In particular, I know how an Ito process $D_t$ evolves ($dD_t = \mu dt + \sigma dW_t$) and that it equals an expectation of some variable, $x$, at time $t$. I would like to take the Ito differential and equate coefficients.
So, how could one think about this ito differential:
$ d\mathbb{E}^{G_t}[x] = d\left(\int x dG_t(x) \right) $
I hope this is right! If anyone happens along later, please let me know if I'm on the right track.
References:
Da Prato, et. al., "Stochastic Equations in Infinite Dimensions" Carmona, et. al., "Interest Rate Models: an Infinite Dimensional Stochastic Analysis Perspective"
The above expression can be rewritten (assuming $G_t(x)$ admits a density) as $$ \begin{align*} d\mathbb{E}^{G_t}[x] &= d\left(\int x dG_t(x) \right) \\ &= d\left(\int x g_t(x)d(x) \right) \\ &= dF(g_t)\\ \end{align*} \\ $$ where $F(g_t)$ is a functional from the space of probability measures to $\mathbb{R}$.

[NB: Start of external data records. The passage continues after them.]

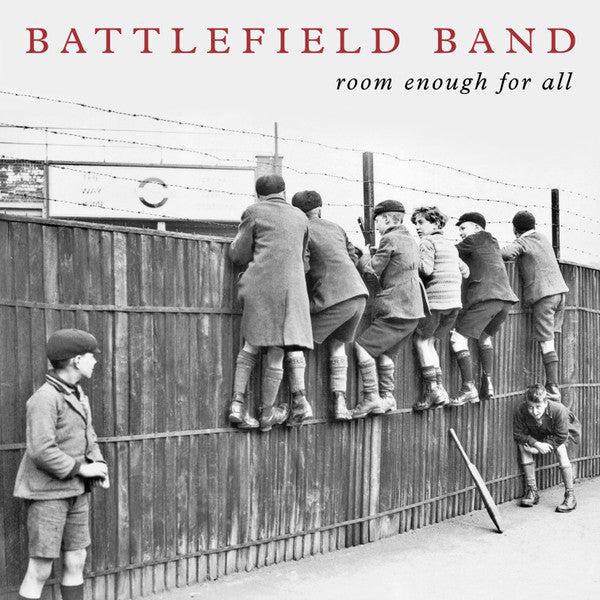 BATTLEFIELD BAND (SCOTTISH)  - ROOM ENOUGH FOR ALL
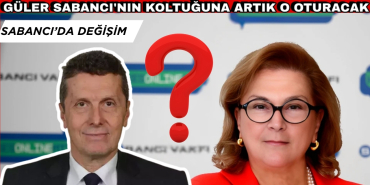 GÜLER SABANCI'NIN KOLTUĞUNA ARTIK O OTURACAK. HAYRİ ÇULHACI KİMDİR?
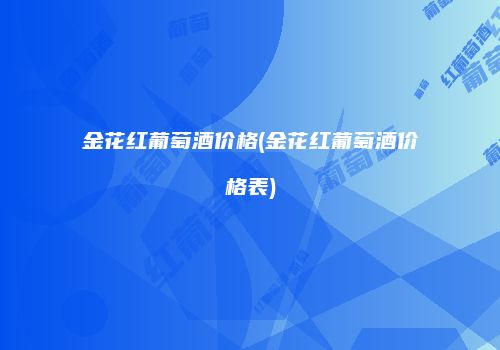 金花红葡萄酒价格(金花红葡萄酒价格表)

Suppose that the dynamics of the stochastic distribution $g_t(x)$ are known, such that $$ \begin{align*} g_t(x) = g_0(x) + \int_0^t \phi_s(x)ds + \int_0^t \Phi_s(x) dW_s(x) \end{align*} $$
The following definition of an Ito's lemma on such functionals can be used to calculate the differential (see theorem 4.32 from Da Prato. Also, I maintain their notation here because it is more concise.): $$ \begin{align*} F(t, X(t)) &= F(0, X(0)) + \int_0^t \langle F_x(s, X(s), \Phi(s)dW(s) \rangle +\\ &\int_0^t \left \lbrace F_t(s, X(s)) + \langle F_x(s, X(s), \phi(s) + \frac{1}{2}\text{Tr}[F_{xx}(s, X(s))(\Phi(s)Q^{1/2})(\Phi(s)Q^{1/2})^*]\rangle \right \rbrace ds \end{align*} $$ What's left to do in my answer is define the derivative of $F(g_t)$, but this should simply be a functional derivative.